──────── RECORDED INFORMATION

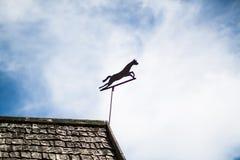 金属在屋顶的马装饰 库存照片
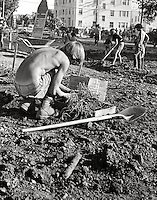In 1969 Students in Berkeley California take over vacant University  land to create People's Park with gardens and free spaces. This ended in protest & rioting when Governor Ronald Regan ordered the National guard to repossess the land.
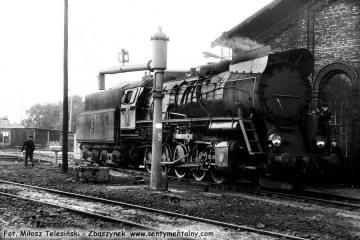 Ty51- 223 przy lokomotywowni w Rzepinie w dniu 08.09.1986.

────────────────

**WHAT YOU WILL DO:**
Please print the entire listing again exactly, minus its images.

**COMPLETED TASK:**
 金属在屋顶的马装饰 库存照片
In 1969 Students in Berkeley California take over vacant University  land to create People's Park with gardens and free spaces. This ended in protest & rioting when Governor Ronald Regan ordered the National guard to repossess the land.
 Ty51- 223 przy lokomotywowni w Rzepinie w dniu 08.09.1986.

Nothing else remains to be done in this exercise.